Se in questi giorni doveste trovarvi a Genova, andate assolutamente a vedere la mostra 100Luzzati che fino al 6 gennaio è allestita al Teatro della Tosse. Il percorso espositivo è dedicato a Emanuele Luzzati, illustratore e scenografo genovese che della sua arte – anche se preferiva definire se stesso un artigiano piuttosto che un artista – ha riempito le scene per spettacoli di registi illustri, da Alessandro Fersen a Franco Enriquez, da Gianfranco De Bosio a Luigi Squarzina, e con Aldo Trionfo e Tonino Conte fu tra i fondatori del Teatro della Tosse. La mostra nasce da un’iniziativa della Fondazione Luzzati-Teatro della Tosse, presieduta da Emanuele Conte, per celebrare il centenario dalla nascita. Ci siamo recati in novembre a Genova in occasione del festival Testimonianze, ricerca, azioni di Teatro Akropolis, compagnia fieramente attiva anche in termini di relazioni coltivate con le realtà del territorio, e siamo venuti a conoscenza di questa mostra cogliendo l’occasione per fare un salto.
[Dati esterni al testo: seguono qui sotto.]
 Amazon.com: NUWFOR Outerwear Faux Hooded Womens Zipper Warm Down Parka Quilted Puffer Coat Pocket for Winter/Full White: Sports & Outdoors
Bellissima e interattiva, 100Luzzati si articola in più aree differenti che riflettono la moltitudine e la poliedricità dell’immaginario e delle tecniche adottate da Luzzati. Illustratore, scultore, pittore, decoratore, ceramista. Luzzati ha lasciato un mondo di immagini e di forme sorprendenti e affastellatissime, e la mostra recupera proprio quest’ampiezza e molteplicità attraverso la fruizione di un percorso articolato fra più spazi e linguaggi. Emanuele Luzzati nacque e morì a Genova, città cui rimase per sempre legatissimo, la trovava più bella e affascinante di tutte le città del mondo che avesse conosciuto in sessant’anni di carriera. «A Genova scopri sempre qualcosa di nuovo che ti sorprende», diceva spesso Luzzati, come ricorda Tonino Conte in un volume edito nel 2001, e ripubblicato dopo la sua morte, Emanuele Luzzati – Lo scenografo della porta accanto (Edizioni della Tosse). Genova è la città dai mille volti. Porto di mare stratificato, a livello culturale e urbanistico. E così sono i disegni, i collage, le tavole, gli oggetti, le decorazioni, i personaggi, i vasi di Emanuele Luzzati. Donne con tre seni, quattro gambe, lune antropomorfe, «magrezze spettrali e grassezze oscene: creature forse ridicole, forse mostruose. Per inventarle pareva che Luzzati avesse allegramente mescolato Bosch con Ionesco, Picasso con Topor», come scrive puntualmente Tonino Conte.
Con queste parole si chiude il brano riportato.